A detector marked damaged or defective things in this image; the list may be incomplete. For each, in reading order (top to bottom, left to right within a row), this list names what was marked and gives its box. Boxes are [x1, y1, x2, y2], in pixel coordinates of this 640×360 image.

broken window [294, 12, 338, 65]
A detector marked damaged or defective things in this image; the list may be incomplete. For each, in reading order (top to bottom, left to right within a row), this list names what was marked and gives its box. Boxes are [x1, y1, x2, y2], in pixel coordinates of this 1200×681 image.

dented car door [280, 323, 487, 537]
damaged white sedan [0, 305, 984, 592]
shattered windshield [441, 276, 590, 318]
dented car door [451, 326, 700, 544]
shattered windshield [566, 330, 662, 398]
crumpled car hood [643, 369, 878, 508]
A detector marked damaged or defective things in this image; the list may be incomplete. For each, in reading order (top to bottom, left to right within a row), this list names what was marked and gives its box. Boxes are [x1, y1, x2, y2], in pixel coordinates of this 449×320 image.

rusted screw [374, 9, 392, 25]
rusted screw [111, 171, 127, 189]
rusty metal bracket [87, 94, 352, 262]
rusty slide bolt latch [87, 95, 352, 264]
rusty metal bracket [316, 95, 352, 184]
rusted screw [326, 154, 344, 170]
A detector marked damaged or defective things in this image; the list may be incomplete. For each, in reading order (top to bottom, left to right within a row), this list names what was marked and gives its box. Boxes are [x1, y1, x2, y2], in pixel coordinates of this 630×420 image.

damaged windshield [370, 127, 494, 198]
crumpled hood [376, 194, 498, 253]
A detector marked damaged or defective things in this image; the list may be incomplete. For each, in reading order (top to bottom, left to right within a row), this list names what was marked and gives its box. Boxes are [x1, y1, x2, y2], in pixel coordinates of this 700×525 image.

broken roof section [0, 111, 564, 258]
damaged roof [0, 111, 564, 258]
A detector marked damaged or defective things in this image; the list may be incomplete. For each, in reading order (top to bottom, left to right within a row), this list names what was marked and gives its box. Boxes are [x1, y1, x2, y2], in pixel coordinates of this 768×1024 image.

--------------------

**EXERCISE DETAILS**
Copy the lines from the one containing "this 449×320 image." through the one containing "rusted screw [326, 154, 344, 170]", inclusive, reproducing each line exactly as it stands.

**OUTPUT FOR THIS TASK**
A detector marked damaged or defective things in this image; the list may be incomplete. For each, in reading order (top to bottom, left to right within a row), this list names what was marked and gives its box. Boxes are [x1, y1, x2, y2], in pixel coordinates of this 449×320 image.

rusted screw [374, 9, 392, 25]
rusted screw [111, 171, 127, 189]
rusty metal bracket [87, 94, 352, 262]
rusty slide bolt latch [87, 95, 352, 264]
rusty metal bracket [316, 95, 352, 184]
rusted screw [326, 154, 344, 170]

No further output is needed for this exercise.